Gli F35 se li possono tenere

di ANDREA CARLO MONTIf35

Siamo subordinati agli Stati Uniti. Non c’è vergogna nell’ammetterlo, il loro intervento alla fine della seconda Guerra e il successivo piano Marshall hanno prima salvato, poi influenzato il nostro paese così come buona parte dell’europa continentale. Ma oggi il vero punto di contatto fra il nostro paese e la “ patria dei liberi” è la questione dei caccia-bombardieri F35.

Premettendo che si tratta unicamente di un problema politico, sarà il caso di riordinare ed approfondire il tema tecnico di questi aerei.
“L’Italia ripudia la guerra come strumento di offesa alla libertà degli altri popoli e come mezzo di risoluzione delle controversie internazionali” articolo 11; bene iniziamo da dove tutto dovrebbe finire, ovvero la nostra impossibilità costituzionale di utilizzare dei bombardieri. Nonostante l’Afghanistan o la Libia, il nostro paese non solo non vuole fare la guerra, ma non può per volontà dei padri costituenti.
Allora perché stiamo comprando e partecipando alla costruzione di questi apparecchi militari? Molto semplicemente perché l’Italia fa parte dell’a NATO, un’associazione di difesa strategica cooperativa controllata, praticamente se non formalmente, dagli Stati Uniti, che dopo la fine della guerra fredda l’hanno trasformata nella loro privata agenzia di controllo sugli alleati.
Nel 1994 il progetto “joint fight striker” si propone di produrre un caccia bombardiere di nuova generazione, la quinta, e fu un progetto che coinvolse, e coinvolge. Molti dei paesi associati. L’Italia è un collaboratore di secondo grado, come l’Olanda e il nostro obiettivo è quello di sostituire aerei che abbiamo introdotto nelle nostre forze armate dagli anni ottanta ai primi del 200, come gli AV8B della marina, i tornado e gli AM-X.
Le responsabilità per l’annessione italica a questo progetto sono da ricercarsi sia nel governo Prodi sotto forma del ministro Andreatta, che nel governo Berlusconi nella persona del ministro Marino.

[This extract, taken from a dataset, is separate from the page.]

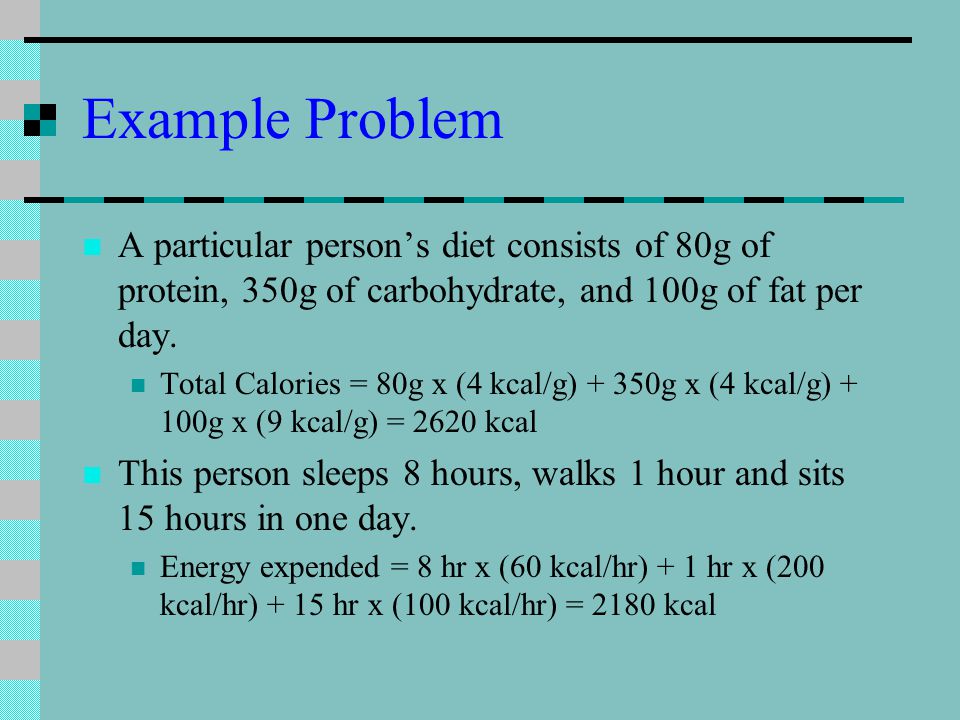 Example Problem

A particular person’s diet consists of 80g of protein, 350g of carbohydrate, and 100g of fat per day.

Total Calories = 80g x (4 kcal/g) + 350g x (4 kcal/g) + 100g x (9 kcal/g) = 2620 kcal

This person sleeps 8 hours, walks 1 hour and sits 15 hours in one day.

Energy expended = 8 hr x (60 kcal/hr) + 1 hr x (200 kcal/hr) + 15 hr x (100 kcal/hr) = 2180 kcal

I costi di questa impresa oscillano fra i 13 e i 18 milioni di euro per l’Italia, in un piano pluridecennale che si ingigantisce sia nei tempi che nei costi, poiché lo sviluppo è stato molto rallentato da incredibili problemi di progettazione che hanno portato paesi come il Canada o la Danimarca, mentre la Norvegia e l’Olanda stanno ritrattando.
I problemi di questo aereo sono molteplici, nato come figlio inaspettato del F22 (un caccia puro ma spaventosamente costoso) l’F35 è sensibile a numerosi difetti sia tecnici sia di pura strategia militare, tenendo conto che nelle simulazioni, ancora oggi, viene sconfitto da aerei molto più vecchio come l’F15, 16 e 18. Nota e divertente è la vulnerabilità ai fulmini che per un aerei soprannominato “lightening” fa sorgere qualche dubbio.

Ma queste sono tutte chiacchiere perché l’interesse nostro si deve rivolgere a questa domanda: l’Italia dovrebbe acquistare degli aerei da guerra, obsoleti, fallaci e dispendiosi, in onore di un patto come quello Atlantico e di pressioni politiche come quelle che gli stati Uniti portano con ogni loro visita? Francamente la risposta non spetta a noi in quanto la costituzione ci da un buon indirizzo, corroborato dalla situazione economica attuale e da forse una presa d’orgoglio di un popolo che deve iniziare a prendere delle decisione per proprio conto, senza servilismo o timori di sorta.
Ricapitolando oggi, alla luce delle rivelazioni occorse sulla nostra reale “partecipazione” al progetto di sviluppo, che si è rivelata una mera operazione di assemblaggio tramite società come Alenia, SELEX Galilelo e Avio; in risposta alle disturbanti apparizioni dei presidenti USA che dietro un sorriso puntavano la pistola a governi italiani di una debolezza sul piano politico internazionale mai sperimentata nell’era repubblicana e soprattutto considerando che i nostri sforzi bellici dovrebbero essere incentrati sulla difesa nostra e dell’Europa, e non sul bombardamento dei nemici di altre nazioni in aperta contraddizione con la nostra stessa Costituzione, ritengo che la risposta sia logicamente e moralmente una e una sola. Poi la politica farà il suo corso, nel solito intento di dimostrare che la logica e la morale non hanno luogo alcuno in quella attività.